Pyrotinib Plus Trastuzumab and Chemotherapy for HER2-Positive Early Breast Cancer

Inclusion Criteria:

• Female patients aged 18 to 65 years.
• Patients with previously untreated invasive breast cancer confirmed by pathological examination.
• HER2-positive breast cancer, defined as immunohistochemistry (IHC) 3+ or IHC 2+ with HER2 gene amplification confirmed by in situ hybridization (ISH), regardless of hormone receptor status.
• Clinical stage T2N0-3M0 or any T/N1-N3M0 according to the 8th edition of the American Joint Committee on Cancer (AJCC) staging system.
• At least one measurable lesion according to RECIST version 1.1.
• Eastern Cooperative Oncology Group (ECOG) performance status of 0 or 1.
• Adequate organ function, meeting all of the following criteria:
• Hemoglobin ≥100 g/L.
• Absolute neutrophil count ≥1.5 × 10^9/L.
• Platelet count ≥100 × 10^9/L.
• Total bilirubin ≤1 × upper limit of normal (ULN).
• Alanine aminotransferase and aspartate aminotransferase ≤1.5 × ULN.
• Alkaline phosphatase ≤2.5 × ULN.
• Blood urea nitrogen and serum creatinine ≤1.5 × ULN.
• Left ventricular ejection fraction ≥55% by echocardiography.
• Women of childbearing potential must have a negative serum pregnancy test within 7 days before enrollment and agree to use appropriate contraception during the study and for 8 weeks after the last dose of study treatment.
• Patients must voluntarily participate in the study, sign the informed consent form, have good compliance, and be willing to cooperate with follow-up.

Exclusion Criteria:

• Prior receipt of any anti-tumor therapy, including chemotherapy, radiotherapy, molecular targeted therapy, or endocrine therapy.
• Concurrent receipt of any other anti-tumor therapy.
• Bilateral breast cancer, inflammatory breast cancer, or occult breast cancer.
• Stage IV breast cancer.
• Breast cancer not confirmed by pathological examination.
• History of other malignancies within 5 years, except cured carcinoma in situ of the cervix.
• Severe dysfunction of major organs, including the heart, liver, or kidney.
• Inability to swallow, chronic diarrhea, intestinal obstruction, or other factors that may affect drug administration or absorption.
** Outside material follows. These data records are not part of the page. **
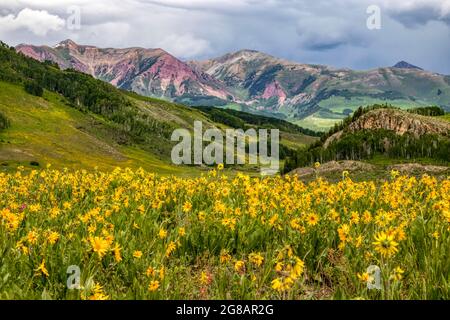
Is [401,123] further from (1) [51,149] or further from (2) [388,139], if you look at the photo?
(1) [51,149]

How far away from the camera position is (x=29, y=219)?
Answer: 9.46 m

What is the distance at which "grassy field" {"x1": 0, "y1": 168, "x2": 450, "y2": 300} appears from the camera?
5.66 m

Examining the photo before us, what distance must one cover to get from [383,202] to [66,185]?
9.87 m

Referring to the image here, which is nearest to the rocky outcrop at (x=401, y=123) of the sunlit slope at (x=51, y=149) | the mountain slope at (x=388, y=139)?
the mountain slope at (x=388, y=139)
• Participation in another drug clinical trial within 4 weeks before enrollment.
• Known history of allergy to any component of the study treatment.
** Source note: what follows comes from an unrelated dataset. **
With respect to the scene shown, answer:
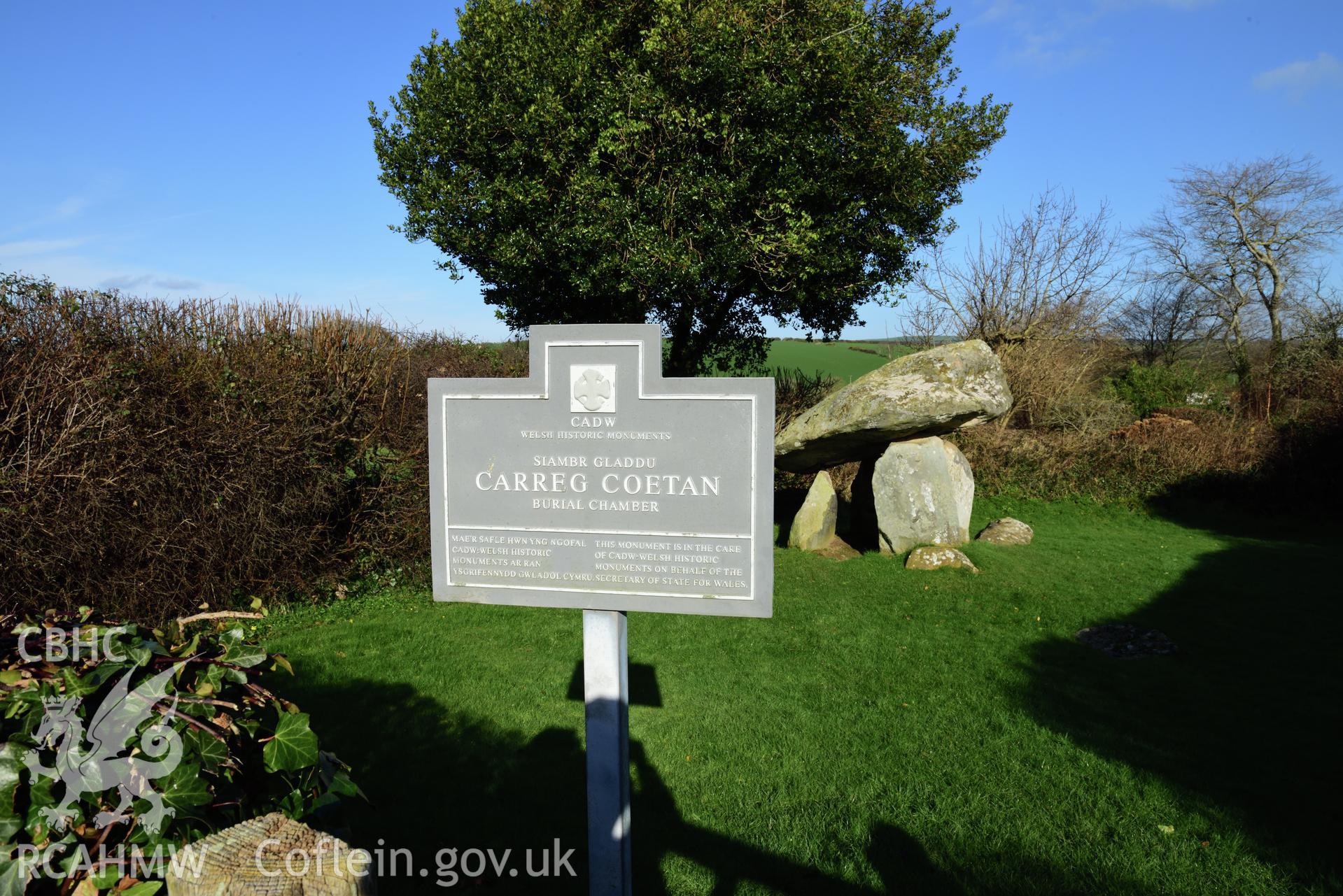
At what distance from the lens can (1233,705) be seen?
630cm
• History of immunodeficiency, including positive HIV test, hepatitis C virus infection, active hepatitis B virus infection, other acquired or congenital immunodeficiency diseases, or history of organ transplantation.
• History of any cardiac disease, including clinically significant arrhythmia requiring medication, myocardial infarction, heart failure, or any other cardiac disease judged by the investigator to make the patient unsuitable for this study.
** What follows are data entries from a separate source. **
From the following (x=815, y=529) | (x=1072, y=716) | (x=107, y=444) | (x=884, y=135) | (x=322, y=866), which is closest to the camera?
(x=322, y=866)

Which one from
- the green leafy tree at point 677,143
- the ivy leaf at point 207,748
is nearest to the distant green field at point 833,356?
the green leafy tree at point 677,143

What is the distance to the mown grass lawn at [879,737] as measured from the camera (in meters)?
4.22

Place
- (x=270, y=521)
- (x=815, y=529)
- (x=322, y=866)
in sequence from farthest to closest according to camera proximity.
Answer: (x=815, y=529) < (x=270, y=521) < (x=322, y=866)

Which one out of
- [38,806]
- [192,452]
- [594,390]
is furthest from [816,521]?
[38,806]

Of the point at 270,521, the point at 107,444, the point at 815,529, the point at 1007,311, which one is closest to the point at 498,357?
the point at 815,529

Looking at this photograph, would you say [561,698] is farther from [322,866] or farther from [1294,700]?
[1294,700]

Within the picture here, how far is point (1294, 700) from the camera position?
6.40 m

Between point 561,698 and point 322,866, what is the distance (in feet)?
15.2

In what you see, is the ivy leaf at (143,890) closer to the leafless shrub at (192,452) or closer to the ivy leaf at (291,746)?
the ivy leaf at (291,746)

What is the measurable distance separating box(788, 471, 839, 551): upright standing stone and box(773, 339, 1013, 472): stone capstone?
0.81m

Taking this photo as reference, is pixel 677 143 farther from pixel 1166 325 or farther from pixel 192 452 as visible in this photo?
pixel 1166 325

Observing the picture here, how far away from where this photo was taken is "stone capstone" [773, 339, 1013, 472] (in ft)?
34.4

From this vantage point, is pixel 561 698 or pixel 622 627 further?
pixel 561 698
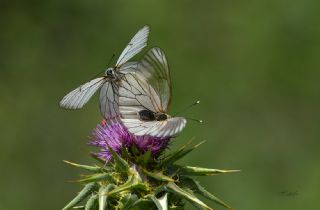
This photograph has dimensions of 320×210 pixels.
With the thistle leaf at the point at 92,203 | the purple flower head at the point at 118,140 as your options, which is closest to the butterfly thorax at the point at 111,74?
the purple flower head at the point at 118,140

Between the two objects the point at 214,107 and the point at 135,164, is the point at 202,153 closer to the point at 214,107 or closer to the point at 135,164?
the point at 214,107

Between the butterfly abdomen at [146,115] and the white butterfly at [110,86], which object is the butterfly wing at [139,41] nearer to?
the white butterfly at [110,86]

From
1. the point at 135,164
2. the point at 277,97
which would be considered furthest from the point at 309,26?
the point at 135,164

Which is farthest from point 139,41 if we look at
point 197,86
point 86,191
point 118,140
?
point 197,86

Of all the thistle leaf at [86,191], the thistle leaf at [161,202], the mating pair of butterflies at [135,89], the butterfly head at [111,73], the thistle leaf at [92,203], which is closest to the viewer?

• Pregnant or breastfeeding women, women of childbearing potential with a positive baseline pregnancy test, or women of childbearing potential unwilling to use effective contraception throughout the study.
• Serious concomitant diseases that, in the investigator's judgment, may compromise patient safety or affect completion of the study, including but not limited to uncontrolled severe hypertension, severe diabetes mellitus, or active infection.
• Clear history of neurological or psychiatric disorders, including epilepsy or dementia.
• Any other condition that, in the investigator's opinion, makes the patient unsuitable for participation in this study.